36.、世界2-11(6/6)

自己還很弱小,又覺得某些人類惡毒得可怕,竟然連氣運都能偷……


如果不是氣運被奪,怎麽也不至於成今天這樣。


至於陳嘉諾,她想了又想,認為沒有幾個凡人能在滿願神燈麵前保持冷靜。
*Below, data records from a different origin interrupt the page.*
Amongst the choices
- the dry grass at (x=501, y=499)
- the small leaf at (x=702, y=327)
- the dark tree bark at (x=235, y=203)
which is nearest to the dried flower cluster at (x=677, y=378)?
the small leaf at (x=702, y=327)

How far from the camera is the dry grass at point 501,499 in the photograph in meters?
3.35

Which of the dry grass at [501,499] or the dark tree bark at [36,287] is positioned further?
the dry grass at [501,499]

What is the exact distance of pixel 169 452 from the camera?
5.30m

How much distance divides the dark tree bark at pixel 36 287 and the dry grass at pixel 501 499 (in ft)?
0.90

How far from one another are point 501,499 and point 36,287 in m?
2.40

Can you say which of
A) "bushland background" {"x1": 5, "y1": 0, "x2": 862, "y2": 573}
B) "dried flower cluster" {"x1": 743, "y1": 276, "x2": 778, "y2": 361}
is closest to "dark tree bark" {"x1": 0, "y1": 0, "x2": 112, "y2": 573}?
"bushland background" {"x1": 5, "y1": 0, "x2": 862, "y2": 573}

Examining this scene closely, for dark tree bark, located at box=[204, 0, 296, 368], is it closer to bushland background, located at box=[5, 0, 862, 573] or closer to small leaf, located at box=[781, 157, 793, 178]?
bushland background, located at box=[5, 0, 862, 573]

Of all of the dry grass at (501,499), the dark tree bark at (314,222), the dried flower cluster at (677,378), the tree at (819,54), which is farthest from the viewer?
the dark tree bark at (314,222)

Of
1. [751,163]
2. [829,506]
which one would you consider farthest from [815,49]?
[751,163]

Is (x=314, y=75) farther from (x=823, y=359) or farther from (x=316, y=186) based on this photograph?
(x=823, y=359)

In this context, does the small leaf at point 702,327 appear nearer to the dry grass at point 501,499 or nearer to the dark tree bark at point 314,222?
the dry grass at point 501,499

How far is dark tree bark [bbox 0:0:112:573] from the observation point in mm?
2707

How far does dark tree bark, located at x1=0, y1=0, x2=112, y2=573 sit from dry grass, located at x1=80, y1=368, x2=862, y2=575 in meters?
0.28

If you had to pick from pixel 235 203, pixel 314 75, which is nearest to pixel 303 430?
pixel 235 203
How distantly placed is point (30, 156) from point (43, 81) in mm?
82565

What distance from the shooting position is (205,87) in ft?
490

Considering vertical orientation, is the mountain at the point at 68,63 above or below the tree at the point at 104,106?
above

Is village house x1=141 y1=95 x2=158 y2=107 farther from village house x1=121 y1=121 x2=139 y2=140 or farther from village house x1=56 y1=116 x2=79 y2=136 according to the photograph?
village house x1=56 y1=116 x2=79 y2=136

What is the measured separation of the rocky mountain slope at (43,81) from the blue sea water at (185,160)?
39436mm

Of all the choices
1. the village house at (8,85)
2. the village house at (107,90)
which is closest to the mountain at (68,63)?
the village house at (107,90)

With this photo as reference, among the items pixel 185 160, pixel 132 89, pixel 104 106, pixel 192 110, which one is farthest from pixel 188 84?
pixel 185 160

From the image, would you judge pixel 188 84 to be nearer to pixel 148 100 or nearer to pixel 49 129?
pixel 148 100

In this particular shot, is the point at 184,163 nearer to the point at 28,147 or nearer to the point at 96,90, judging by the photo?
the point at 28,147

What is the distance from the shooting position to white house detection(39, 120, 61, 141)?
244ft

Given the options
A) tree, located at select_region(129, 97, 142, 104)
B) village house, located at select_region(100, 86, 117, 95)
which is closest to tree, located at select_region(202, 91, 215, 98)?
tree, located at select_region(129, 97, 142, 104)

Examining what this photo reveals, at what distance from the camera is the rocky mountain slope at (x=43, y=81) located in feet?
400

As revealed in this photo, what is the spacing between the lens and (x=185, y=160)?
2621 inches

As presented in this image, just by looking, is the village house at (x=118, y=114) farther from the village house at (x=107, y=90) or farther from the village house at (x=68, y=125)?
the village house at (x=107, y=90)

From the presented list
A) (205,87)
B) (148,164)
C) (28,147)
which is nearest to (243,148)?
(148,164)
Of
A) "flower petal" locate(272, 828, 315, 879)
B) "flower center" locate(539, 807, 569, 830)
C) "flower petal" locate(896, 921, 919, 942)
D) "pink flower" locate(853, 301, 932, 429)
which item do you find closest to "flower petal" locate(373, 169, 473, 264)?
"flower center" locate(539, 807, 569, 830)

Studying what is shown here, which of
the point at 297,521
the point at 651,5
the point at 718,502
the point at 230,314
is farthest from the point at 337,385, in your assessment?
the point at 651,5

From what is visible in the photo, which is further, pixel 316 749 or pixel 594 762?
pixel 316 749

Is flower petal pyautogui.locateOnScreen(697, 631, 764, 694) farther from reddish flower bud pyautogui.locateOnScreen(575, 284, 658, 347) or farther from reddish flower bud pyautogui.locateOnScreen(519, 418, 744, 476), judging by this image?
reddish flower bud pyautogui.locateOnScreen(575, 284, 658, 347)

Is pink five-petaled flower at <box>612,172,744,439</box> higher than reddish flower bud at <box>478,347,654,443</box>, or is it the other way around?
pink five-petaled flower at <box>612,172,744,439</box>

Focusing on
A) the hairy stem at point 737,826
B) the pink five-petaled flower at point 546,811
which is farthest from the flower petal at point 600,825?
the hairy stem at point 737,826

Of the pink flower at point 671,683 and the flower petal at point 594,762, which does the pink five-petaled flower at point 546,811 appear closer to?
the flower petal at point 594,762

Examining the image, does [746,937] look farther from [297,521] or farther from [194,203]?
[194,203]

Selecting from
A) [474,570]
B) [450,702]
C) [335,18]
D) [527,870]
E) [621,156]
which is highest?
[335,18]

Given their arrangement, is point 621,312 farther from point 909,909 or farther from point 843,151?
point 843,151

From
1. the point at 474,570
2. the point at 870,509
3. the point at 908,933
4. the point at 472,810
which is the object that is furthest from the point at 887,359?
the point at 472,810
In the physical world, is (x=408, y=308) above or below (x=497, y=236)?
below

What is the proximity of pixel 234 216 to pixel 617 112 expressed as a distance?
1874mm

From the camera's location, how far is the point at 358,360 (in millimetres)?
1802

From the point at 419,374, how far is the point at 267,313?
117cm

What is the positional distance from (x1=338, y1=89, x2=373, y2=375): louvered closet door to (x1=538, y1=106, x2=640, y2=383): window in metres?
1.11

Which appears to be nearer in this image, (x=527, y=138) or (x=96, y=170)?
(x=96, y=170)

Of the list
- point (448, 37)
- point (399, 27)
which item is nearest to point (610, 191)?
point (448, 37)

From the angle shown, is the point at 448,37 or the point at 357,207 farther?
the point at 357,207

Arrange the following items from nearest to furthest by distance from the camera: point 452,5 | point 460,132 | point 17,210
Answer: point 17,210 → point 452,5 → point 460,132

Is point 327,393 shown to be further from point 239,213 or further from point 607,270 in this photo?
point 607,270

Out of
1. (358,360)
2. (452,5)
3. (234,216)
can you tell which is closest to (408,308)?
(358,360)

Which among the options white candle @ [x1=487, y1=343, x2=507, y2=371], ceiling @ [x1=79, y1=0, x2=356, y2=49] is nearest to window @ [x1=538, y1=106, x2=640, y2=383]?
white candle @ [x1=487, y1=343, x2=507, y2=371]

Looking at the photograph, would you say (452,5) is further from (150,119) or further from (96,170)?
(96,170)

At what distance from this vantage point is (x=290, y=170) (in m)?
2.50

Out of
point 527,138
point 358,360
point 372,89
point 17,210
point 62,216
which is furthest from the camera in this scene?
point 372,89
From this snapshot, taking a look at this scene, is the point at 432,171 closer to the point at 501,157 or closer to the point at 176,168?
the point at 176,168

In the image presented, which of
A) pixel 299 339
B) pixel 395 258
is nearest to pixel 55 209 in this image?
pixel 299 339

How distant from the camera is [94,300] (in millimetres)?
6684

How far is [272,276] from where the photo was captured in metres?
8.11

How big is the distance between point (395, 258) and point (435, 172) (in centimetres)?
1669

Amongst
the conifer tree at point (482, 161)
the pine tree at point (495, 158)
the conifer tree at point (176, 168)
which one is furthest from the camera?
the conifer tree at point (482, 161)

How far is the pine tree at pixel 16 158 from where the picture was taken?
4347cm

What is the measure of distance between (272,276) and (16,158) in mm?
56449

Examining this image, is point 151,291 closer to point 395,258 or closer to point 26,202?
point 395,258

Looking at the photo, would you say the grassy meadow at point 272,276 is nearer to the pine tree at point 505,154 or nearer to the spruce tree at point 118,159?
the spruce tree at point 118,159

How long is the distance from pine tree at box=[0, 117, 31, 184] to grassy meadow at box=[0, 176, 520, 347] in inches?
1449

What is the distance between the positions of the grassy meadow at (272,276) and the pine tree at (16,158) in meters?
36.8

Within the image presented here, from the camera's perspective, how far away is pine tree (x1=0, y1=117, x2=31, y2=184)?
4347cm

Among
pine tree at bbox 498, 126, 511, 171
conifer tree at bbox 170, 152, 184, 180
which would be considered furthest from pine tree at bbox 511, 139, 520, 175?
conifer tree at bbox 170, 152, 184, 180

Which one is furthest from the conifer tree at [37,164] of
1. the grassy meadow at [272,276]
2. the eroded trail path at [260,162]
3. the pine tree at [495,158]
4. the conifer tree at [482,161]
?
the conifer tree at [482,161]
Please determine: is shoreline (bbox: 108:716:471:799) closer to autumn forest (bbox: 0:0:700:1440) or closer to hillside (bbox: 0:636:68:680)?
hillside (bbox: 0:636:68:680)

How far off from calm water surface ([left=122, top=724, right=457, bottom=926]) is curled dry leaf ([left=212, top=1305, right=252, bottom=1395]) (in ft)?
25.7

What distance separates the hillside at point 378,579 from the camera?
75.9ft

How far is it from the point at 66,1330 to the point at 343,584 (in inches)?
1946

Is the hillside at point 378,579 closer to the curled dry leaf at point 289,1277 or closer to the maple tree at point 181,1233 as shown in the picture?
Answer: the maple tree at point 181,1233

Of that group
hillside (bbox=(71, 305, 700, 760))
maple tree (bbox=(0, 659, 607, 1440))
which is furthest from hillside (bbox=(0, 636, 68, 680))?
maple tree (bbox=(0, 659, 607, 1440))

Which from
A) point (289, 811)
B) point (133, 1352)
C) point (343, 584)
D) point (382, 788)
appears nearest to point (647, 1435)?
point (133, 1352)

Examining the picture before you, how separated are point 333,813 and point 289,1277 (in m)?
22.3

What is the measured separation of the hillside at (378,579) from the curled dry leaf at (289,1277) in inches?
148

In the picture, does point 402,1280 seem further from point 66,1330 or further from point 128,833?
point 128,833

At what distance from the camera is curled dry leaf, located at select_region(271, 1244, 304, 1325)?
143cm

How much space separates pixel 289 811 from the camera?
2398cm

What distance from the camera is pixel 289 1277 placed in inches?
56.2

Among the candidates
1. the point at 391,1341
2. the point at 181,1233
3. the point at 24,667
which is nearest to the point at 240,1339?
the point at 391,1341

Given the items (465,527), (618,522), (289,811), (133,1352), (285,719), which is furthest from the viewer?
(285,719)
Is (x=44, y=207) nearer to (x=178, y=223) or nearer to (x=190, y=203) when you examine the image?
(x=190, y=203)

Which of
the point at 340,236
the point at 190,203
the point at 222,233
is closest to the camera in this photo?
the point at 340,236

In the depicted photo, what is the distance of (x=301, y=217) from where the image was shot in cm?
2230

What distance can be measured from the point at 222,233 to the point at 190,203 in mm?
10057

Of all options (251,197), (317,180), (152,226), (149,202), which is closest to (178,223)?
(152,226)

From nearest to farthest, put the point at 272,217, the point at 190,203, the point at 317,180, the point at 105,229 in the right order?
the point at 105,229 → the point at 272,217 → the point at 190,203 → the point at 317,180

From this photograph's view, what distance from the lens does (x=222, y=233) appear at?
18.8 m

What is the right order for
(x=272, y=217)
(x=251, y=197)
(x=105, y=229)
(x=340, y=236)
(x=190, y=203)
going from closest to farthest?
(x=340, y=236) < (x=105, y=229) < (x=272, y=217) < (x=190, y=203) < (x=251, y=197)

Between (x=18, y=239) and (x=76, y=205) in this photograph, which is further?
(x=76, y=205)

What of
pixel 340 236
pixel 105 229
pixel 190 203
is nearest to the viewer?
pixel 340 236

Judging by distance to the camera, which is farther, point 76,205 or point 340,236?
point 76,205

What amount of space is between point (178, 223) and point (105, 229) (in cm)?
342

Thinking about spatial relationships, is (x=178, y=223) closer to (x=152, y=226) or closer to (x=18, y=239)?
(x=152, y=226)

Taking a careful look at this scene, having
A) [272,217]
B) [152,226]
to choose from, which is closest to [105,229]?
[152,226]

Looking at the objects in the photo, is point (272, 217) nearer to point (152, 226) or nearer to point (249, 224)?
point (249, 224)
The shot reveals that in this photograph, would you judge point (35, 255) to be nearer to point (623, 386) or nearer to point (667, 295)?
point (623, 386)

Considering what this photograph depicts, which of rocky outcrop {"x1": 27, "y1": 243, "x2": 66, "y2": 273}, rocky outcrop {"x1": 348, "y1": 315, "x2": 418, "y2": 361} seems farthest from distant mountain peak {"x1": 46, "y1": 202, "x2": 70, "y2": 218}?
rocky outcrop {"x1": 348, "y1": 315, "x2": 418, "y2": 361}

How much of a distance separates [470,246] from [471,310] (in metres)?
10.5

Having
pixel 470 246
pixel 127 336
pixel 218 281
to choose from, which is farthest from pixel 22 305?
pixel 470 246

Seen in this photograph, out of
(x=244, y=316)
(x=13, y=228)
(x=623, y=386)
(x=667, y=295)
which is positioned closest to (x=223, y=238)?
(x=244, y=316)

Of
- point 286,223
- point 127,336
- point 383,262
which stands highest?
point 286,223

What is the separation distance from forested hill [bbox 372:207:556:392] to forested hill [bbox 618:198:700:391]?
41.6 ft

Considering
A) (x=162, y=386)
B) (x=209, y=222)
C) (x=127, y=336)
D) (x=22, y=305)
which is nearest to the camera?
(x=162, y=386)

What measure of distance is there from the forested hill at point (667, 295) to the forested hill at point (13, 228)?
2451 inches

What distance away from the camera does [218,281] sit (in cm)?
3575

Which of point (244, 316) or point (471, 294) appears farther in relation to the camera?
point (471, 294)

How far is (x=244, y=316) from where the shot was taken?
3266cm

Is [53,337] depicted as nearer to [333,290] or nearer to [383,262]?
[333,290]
甚至於有些念頭人類自己也控製不了。


但人類,卻可以管控自己的行為!念頭和行動,是兩碼事。


陳嘉諾卻被他自己腦海中的閃念嚇到了。


太可怕了,那是他嗎?完全是一個陌生的人了。


竟然想要紀瑉死,然後占有這盞神燈,打敗那個和家裏搶生意的掛逼?


除了反複的詰問和自責,陳嘉諾心裏啞口無言,沒法為自己辯解什麽。他確實很想擁有好運、心想事成,尤其是一個掛逼攪亂了他的生活之後。


但他問自己,為什麽要臣服在貪婪和慾望之下?為什麽會有那樣恐怖的想法?對得起紀瑉嗎?


這一刻,他發現自己現在最期望的事,是紀瑉不要死。那麽年輕、那麽好的一個人,為什麽要經曆這麽多苦難……


陳嘉諾坐在搶救室外的長椅上胡思亂想,想著想著,忽然抬手捂住了臉,無聲的哭了出來,哭得全身顫抖。


說不清到底為什麽,可他就是突然傷心欲絕。也許是假想了好友的死亡,也許是對自己的斥責和失望,又或許是為人類和整個現實深深悲哀……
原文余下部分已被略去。